● How to complete this task:
Look through the entries below, please, and copy every line with the word "issues".

(Saved data entries)
>>

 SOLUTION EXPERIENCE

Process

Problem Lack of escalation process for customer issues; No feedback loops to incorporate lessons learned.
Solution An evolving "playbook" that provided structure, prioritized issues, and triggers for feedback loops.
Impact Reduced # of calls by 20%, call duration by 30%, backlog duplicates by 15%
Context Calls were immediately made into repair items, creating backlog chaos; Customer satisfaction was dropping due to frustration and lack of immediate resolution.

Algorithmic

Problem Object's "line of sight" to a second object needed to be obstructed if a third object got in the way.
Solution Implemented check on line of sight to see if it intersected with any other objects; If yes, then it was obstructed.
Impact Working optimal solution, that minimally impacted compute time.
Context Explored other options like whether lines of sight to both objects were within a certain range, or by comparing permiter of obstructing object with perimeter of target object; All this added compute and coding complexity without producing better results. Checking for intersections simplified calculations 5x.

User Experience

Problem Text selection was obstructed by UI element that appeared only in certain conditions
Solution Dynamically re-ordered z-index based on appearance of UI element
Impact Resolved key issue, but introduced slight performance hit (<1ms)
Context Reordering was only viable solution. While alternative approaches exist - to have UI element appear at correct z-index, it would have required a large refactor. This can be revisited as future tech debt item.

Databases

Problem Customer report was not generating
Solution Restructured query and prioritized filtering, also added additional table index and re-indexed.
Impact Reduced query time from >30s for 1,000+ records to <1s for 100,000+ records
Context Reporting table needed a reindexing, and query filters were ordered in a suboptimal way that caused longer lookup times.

<<

● Output:
Problem Lack of escalation process for customer issues; No feedback loops to incorporate lessons learned.
Solution An evolving "playbook" that provided structure, prioritized issues, and triggers for feedback loops.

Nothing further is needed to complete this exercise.